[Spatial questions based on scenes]
----------
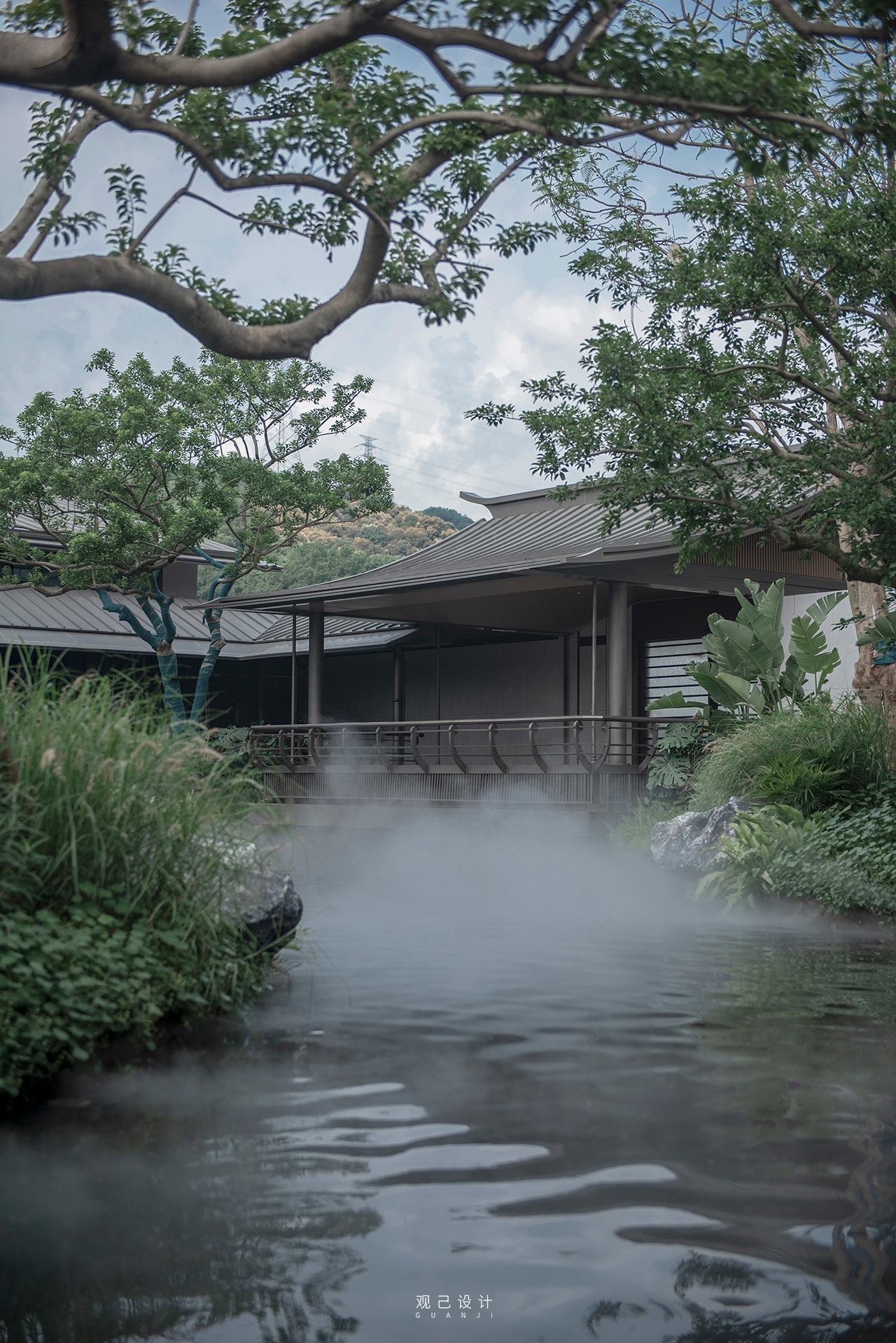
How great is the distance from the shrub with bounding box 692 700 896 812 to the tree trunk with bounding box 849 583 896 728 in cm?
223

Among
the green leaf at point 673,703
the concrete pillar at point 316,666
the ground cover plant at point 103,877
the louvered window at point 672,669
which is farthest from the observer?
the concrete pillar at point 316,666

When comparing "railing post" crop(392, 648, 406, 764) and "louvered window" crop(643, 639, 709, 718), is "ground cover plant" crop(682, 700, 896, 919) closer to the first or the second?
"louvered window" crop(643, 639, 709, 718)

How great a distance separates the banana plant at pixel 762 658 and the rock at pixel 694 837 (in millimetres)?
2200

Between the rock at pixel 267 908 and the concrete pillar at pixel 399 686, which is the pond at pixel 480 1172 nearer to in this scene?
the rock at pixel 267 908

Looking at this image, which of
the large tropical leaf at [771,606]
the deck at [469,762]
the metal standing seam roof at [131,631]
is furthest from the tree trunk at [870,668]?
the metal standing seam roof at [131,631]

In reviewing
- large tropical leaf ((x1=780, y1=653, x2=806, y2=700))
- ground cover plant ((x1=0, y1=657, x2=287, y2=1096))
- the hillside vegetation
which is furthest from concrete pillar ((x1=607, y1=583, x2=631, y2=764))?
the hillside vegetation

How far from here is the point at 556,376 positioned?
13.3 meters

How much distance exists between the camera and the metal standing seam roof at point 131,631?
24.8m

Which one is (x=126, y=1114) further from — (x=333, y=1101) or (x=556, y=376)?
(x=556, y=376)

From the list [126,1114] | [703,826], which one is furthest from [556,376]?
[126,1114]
----------
--- Goal of the exercise ---
Swap "tree trunk" for "palm trunk" in the listing, from the line with "Looking at this image, which of" up to and including the line with "13.3 meters", and return only those lines with nothing else changed.

--- Result of the task ---
Looking at this image, which of
the large tropical leaf at [771,606]
the deck at [469,762]
the metal standing seam roof at [131,631]
is furthest from the palm trunk at [870,668]?
the metal standing seam roof at [131,631]

In reviewing
- large tropical leaf ((x1=780, y1=653, x2=806, y2=700))
- ground cover plant ((x1=0, y1=657, x2=287, y2=1096))
- the hillside vegetation
which is furthest from concrete pillar ((x1=607, y1=583, x2=631, y2=764))?
the hillside vegetation

How far from here is the point at 556,376 positioned?
13.3 meters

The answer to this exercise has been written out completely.